While much of what Kini is doing is on the fly to meet the challenges of the time, he does credit some important moves he made during his two decades in business with helping to position his company for a recovery. Back in 2014, Kini decided to transition his fleet into Mercedes-Benz vehicles to distinguish himself from the steep competition in his area.
“Boston is such a crowded market with really great, well-respected companies so I had to differentiate my business,” he says about the adoption of E-Class and S-Class sedans and Sprinter vans. “One of the silver linings was I started seeing much fewer price-sensitive clients: My revenue per ticket started going up and I increased my repeat clients, so there were tangibles that proved to me that it was a smart decision. I also formed a really solid relationship with Mercedes-Benz corporate and [Manager of Fleet Operations] Larry Henderson. I know that Mercedes has been making an effort to be more involved in our industry, so I think it’s a great story for them. Plus, those vehicles retain their resale value, which was beneficial when I had to start downsizing my fleet.”
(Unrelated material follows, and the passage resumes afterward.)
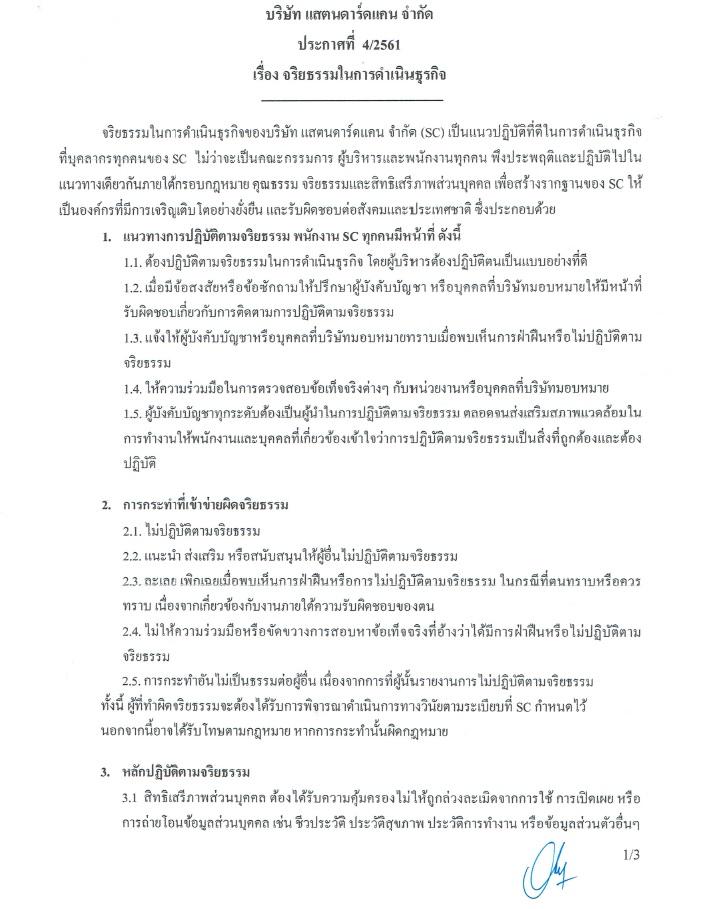 Ethics_01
He currently runs about 10 vehicles, reduced from 18, which include Mercedes, Lincoln, and Cadillac SUVs; Sprinters; and a Grech minibus.
Retaining those higher-end client accounts has been a significant part of his business of late. Many people are concerned about using other forms of transportation, including Uber, and appreciate the extra attention to providing a clean and safe vehicle. In fact, Kini reports that August was the first profitable month since the March lockdown.
“It’s been a blessing because working with the Everett Grace Food Pantry has been like chicken soup for my soul ...”
“We have a couple of high-net-worth clients, including one who has been using us almost daily as a direct result of the pandemic. He has some very special needs and provided detailed instructions on safety that we follow to the letter. He’s an adventurer, so he’ll take one of our vehicles out for three to four days at a time. We’ve also seen a consistent uptick in retail clients, whether it’s date nights, anniversaries, or small wedding ceremonies. Corporate work has been slow; Boston is now a ghost town. We did some retail work before COVID, but it was part of my plan for 2020 to pivot into more retail.”
His detailed protection measures—which include the usual required masks and thorough cleaning protocols as well as the use of electrostatic cleaning machines similar to those used by airlines and hotels and “cleaned and sanitized” stickers placed in vehicle door jams broken only by clients—has also yielded some inquiries from first-time clients. He’s been devoting a lot of energy to marketing on social media channels and through email promotions, although he aims to balance promotion and useful information when communicating with clients.
“I got a call from a father who sends his kids to private school. They used Uber last year, but now he’s worried about COVID and safety, so he asked us for some rates and we’re in the middle of negotiating a contract. That’s a direct byproduct of COVID, one that I don’t think would have happened otherwise. I’m turning over every rock I can because the opportunities are there,” he says.
With all the chaos, having a routine is lending Kini some clarity. Save for a trip to see his mother and sisters in California back in June, and a brief visit with his daughter—who is a senior at Rutgers University in New Jersey—he’s grinding it out. It’s wearing on him, but he remains determined. He sticks close to home to avoid, for example, having to handle an awkward customer reservation call in the middle of the grocery store. Although he’s always been a healthy guy, he’s taken up running, stretching, and meditating nearly daily and trimmed down by 30 pounds. Reading has become a regular habit to stay motivated.
“Now I say, ‘You absolutely are going to get to the other side of this,’ and truly believe it, because you’re not going to survive it if you don’t have that mindset. I had to find that emotional maturity. My Plan B is to make Plan A successful.”
A special thank you to North Atlantic Air for allowing the use of their facility at Beverly Airport. [CD0920]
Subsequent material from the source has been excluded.